__DATA RECORDS__.

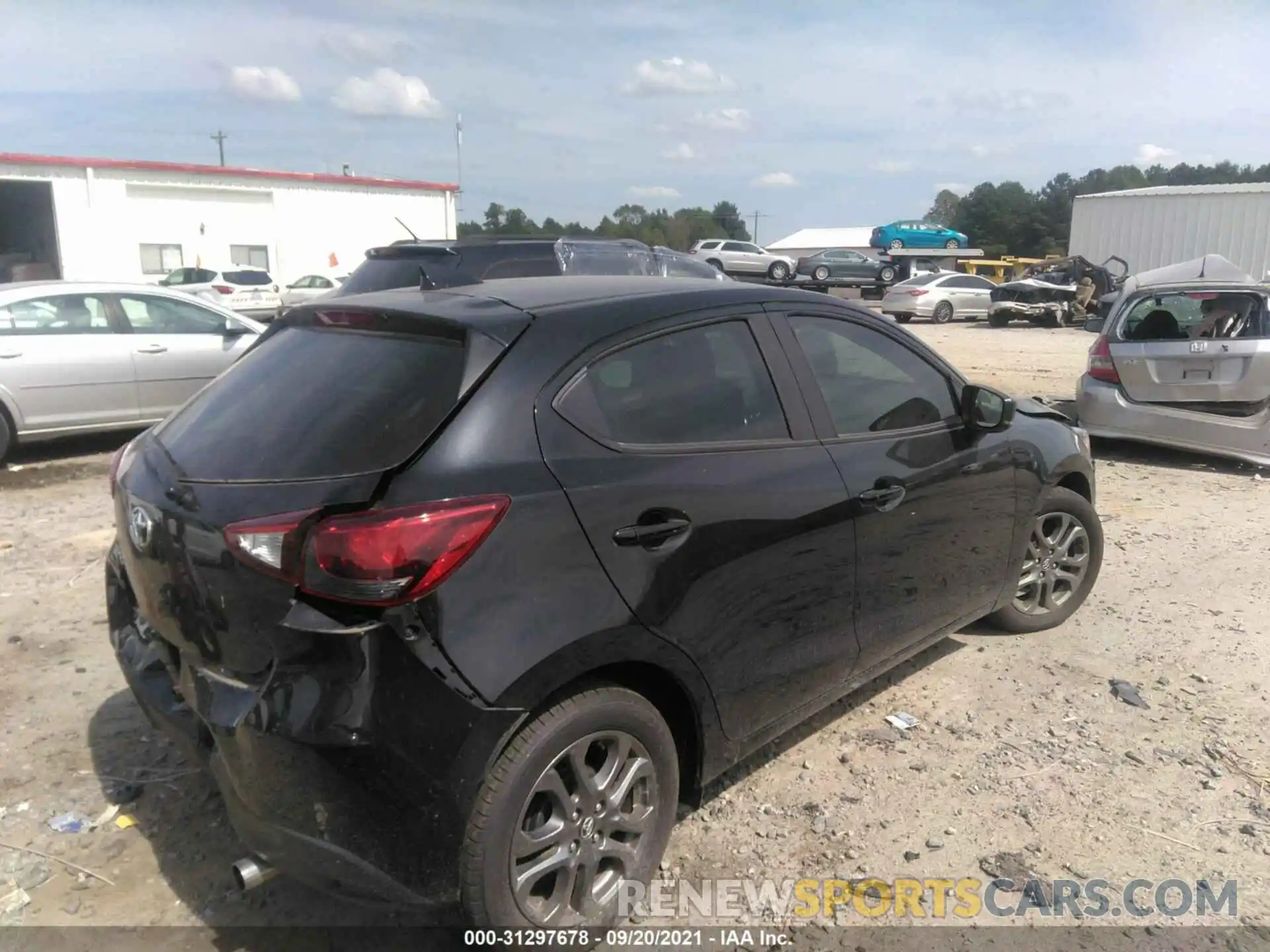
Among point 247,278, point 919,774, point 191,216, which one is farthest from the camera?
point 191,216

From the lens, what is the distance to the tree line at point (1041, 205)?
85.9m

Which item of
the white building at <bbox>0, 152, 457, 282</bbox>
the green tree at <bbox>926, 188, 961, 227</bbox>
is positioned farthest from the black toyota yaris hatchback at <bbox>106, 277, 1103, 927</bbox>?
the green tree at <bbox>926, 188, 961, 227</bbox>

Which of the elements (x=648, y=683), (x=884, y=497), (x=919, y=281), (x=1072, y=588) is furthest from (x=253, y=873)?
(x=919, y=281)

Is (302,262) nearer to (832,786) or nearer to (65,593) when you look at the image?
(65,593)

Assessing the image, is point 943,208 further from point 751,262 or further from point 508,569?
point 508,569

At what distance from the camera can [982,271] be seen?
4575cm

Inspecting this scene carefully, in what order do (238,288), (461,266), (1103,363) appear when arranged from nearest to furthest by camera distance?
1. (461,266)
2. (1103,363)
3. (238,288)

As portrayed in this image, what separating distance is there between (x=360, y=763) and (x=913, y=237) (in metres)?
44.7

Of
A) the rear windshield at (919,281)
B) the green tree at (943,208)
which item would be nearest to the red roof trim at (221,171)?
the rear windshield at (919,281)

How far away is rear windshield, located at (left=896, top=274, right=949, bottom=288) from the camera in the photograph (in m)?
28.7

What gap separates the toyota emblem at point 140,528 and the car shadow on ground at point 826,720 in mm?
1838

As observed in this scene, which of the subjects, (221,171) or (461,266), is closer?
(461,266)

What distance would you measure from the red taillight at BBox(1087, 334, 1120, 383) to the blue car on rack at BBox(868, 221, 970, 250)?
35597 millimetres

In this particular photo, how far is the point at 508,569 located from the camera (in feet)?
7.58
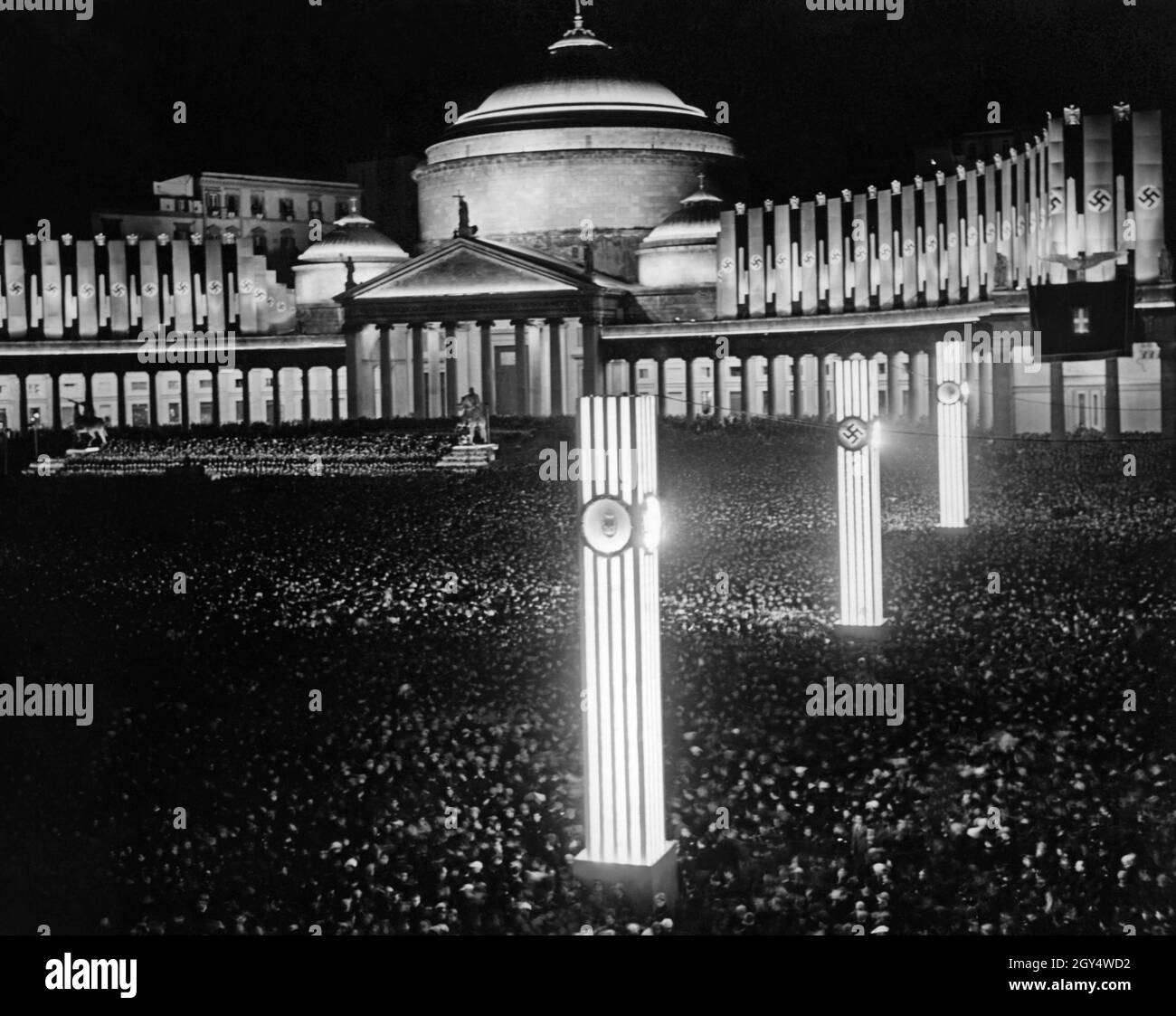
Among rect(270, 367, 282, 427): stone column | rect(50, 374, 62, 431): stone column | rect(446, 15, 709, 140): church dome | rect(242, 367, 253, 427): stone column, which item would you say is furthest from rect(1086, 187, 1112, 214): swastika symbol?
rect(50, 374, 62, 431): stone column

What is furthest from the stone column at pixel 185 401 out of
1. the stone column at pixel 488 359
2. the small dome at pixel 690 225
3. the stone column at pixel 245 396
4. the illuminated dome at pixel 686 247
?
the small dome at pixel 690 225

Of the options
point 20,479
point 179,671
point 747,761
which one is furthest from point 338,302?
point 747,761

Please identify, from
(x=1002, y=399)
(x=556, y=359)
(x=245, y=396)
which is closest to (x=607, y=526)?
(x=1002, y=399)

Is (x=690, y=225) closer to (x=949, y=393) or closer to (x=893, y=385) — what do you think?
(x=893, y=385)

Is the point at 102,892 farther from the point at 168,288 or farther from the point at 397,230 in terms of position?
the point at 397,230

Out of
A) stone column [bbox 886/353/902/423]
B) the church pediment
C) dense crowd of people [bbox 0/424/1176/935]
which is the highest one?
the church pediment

---

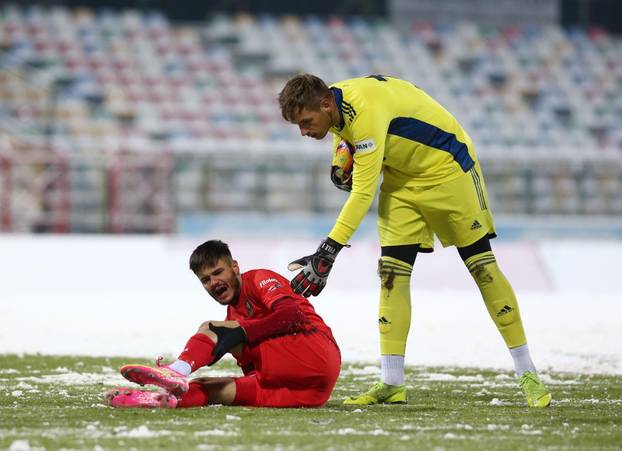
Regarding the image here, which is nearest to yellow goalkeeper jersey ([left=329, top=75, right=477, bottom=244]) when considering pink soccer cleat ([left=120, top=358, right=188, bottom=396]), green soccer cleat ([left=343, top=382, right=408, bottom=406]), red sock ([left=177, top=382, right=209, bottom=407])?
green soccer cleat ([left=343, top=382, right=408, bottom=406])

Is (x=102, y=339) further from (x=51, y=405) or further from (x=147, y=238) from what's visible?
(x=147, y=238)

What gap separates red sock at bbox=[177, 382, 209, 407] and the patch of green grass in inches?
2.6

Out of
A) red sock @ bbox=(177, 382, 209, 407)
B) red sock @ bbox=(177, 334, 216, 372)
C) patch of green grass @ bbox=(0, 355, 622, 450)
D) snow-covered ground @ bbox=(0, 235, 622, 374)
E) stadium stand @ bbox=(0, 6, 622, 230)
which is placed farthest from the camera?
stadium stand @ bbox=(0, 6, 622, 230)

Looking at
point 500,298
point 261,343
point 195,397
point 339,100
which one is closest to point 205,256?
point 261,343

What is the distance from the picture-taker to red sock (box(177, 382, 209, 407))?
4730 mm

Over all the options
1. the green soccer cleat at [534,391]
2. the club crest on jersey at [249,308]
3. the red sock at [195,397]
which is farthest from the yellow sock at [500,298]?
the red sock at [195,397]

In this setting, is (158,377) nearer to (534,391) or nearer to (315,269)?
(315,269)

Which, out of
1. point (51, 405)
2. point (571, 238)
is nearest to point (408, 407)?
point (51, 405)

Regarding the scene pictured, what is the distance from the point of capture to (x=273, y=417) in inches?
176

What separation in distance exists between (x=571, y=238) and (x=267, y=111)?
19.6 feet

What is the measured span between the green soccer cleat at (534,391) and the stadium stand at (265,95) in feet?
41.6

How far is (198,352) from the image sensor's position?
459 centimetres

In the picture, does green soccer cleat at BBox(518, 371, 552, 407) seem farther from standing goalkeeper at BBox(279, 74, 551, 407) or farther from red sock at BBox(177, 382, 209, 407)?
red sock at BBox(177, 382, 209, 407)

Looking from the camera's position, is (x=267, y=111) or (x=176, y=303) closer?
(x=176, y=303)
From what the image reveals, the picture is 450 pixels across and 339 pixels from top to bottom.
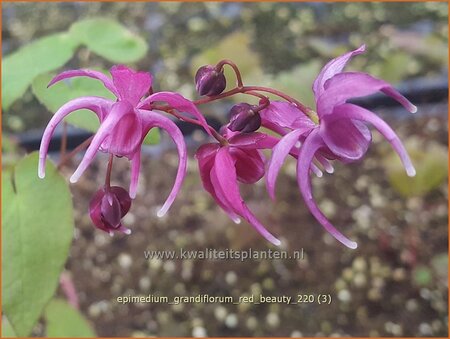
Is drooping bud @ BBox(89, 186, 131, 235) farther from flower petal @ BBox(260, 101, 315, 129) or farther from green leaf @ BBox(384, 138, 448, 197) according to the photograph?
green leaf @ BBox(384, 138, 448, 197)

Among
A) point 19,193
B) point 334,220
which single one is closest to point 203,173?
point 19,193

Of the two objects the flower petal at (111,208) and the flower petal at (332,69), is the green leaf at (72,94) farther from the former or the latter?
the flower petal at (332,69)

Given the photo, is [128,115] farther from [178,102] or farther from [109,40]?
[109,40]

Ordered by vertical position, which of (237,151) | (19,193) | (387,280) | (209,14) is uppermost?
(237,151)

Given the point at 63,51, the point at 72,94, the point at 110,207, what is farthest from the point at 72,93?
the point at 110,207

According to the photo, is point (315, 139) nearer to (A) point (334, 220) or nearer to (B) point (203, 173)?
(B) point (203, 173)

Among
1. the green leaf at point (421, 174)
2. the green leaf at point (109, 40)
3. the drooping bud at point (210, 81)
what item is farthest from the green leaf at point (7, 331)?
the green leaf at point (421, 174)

__STATED GOAL__.
Find every line in the records that contains the string "between", matching case exactly, and copy each of those lines in full.

__ANSWER IN FULL__.
As portrayed in this image, what separating distance is there between (x=360, y=763) and (x=913, y=237) (in metres)?
What separation in distance exists between (x=571, y=238) and (x=267, y=111)?
What is the measured span between the green soccer cleat at (534,391) and the stadium stand at (265,95) in feet?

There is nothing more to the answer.